Source text
§
Instead, Sidney Crosby and Alexander Ovechkin shook hands in front of celebrity puck-droppers Mario Lemieux, Franco Harris, Jerome Bettis, U.S. Army Sergeant First Class Bradley T. Tinstman and 68,111 hyper-paying customers.
Wait, could I get a little more build-up?
No, the Winter Classic was finally overtaken by the Penguins and the Washington Capitals, whose difficult interpersonal politics can pull together a pretty decent hockey game just about anywhere, anytime, even here in the tropics of a Pittsburgh's January.
For the entirety of the first period, it was easy to see why the Capitals had allowed only 12 goals in their previous seven games, why they hadn't lost in two weeks, why, for all their woe-is-us character development in the HBO "24/7" docudrama in which Bruce Boudreau attempted unsuccessfully to break the f-bomb record set by New York Jets big-mouth Rex Ryan in the latest "Hard Knocks" caper, they're never to be underestimated.
Thus Crosby managed but one shot in the first 20 minutes, Evgeni Malkin no more than that, and in the second period the Capitals screwed things down even tighter, allowing only eight Penguins shots in the entire session.
Somehow that didn't keep Malkin from making history at 2:13 of the second, flashing behind Capitals defenseman John Erskine and burying the biscuit for a 1-0 Penguins lead. So the city that played host to the first World Series night game a mere 39 years ago has now hosted the first Winter Classic night game, with Malkin scoring the successful venture's first after-dark goal.
If the 8 p.m. starting time winds up bringing NBC a healthy rating, don't be surprised if the Winter Classic never sees daylight again.
"That's something we'll have to discuss with our network broadcast partner," said NHL commissioner Gary Bettman 15 minutes after this slop-fest ended without apparent injuries. "Best answer to that question will be an analysis of the ratings when they come in."
Translation: It's all but predestined.
PITTSBURGH, PA - JANUARY 01: John Erskine #4 of the Washington Capitals and Michael Rupp #17 of the Pittsburgh Penguins fight during the 2011 NHL Bridgestone Winter Classic at Heinz Field on January 1, 2011 in Pittsburgh, Pennsylvania. (Photo by Jamie Sabau/Getty Images)
In the future, incidentally, all sporting events will start at 8 p.m. or after, or risk irrelevance. I mean if it hasn't happened on prime-time television, has it really happened?
§
Source data
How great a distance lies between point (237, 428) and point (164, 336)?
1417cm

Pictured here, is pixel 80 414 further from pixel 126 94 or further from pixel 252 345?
§
To-do list
- 1) In the Winter Classic column, which player scored the game's first goal, and at what point in the second period?
- 2) Write a continuation of the Winter Classic column, beginning after its final sentence.
The lines have no connection to the text.

Exercise results
- 1) Evgeni Malkin scored it at 2:13 of the second period.

- 2)
What happened in this one was a pretty fair representation of what the NHL game is all about -- which is the oft-stated mission of the Winter Classic -- to present the game in all its traditional winter majesty to the uninitiated, so that they might appreciate the game's noble heritage and flowing beauty.
Cut to Mike Rupp pummeling Erskine earnestly about the face and head, and Erskine responding enthusiastically with one haymaker after another to lowlight that first period. That's called five for fighting.
But Malkin's marker didn't hold up for even five minutes of game clock against Boudreau's boys, whose manic net-crashing tied the score when Mike Knuble scored with help from Mike Green and Nicklas Backstrom to make it 1-1.
No one watching in Heinz Field or anywhere else could have missed the significance of Eric Fehr's goal late in the same period, which was more than merely the act that pushed Washington into the lead; it sent the Penguins to the locker room trailing after two periods, a situation in which they were a perfectly dismal 0-7-1 for the season.
Fehr's huge shot was purely the fault of Penguins goalie Marc-Andre Fleury, who was inexplicably fiddling with the puck at the rear boards behind the goal he was "tending," when the disc flipped free to Fehr in the right circle and was in the net one blink later.
Fleury immediately tried to break his stick over the crossbar in abject frustration, but that, too, was unsuccessful.
Had the Penguins any solution to this late-night predicament, it was the unheralded Fehr who made it doubly difficult late in the third when he broke in on Fleury and whistled home his second goal of the game (representing a mere 40 percent of his goal production in the club's first 39 games).
A third Capitals goal these days is another harbinger, it so happens. Washington is 22-0-2 in games when it scores at least thrice.
The 3-1 loss no doubt stung the Penguins personally, as it was likely the most conspicuous hockey game they will play until April, but just because they weren't great in this Winter Classic doesn't mean they weren't in the previous one.
No, not the inaugural version in Orchard Park, N.Y., against the Buffalo Sabres three years ago, the one in Washington Dec. 23, the one that went into overtime and into seven rounds of shootout before Pascal Dupuis ended it for the season's most memorable delivery of two points.
Now that was classic.
Not only was it classic, it was indoors.
Isn't that a good idea?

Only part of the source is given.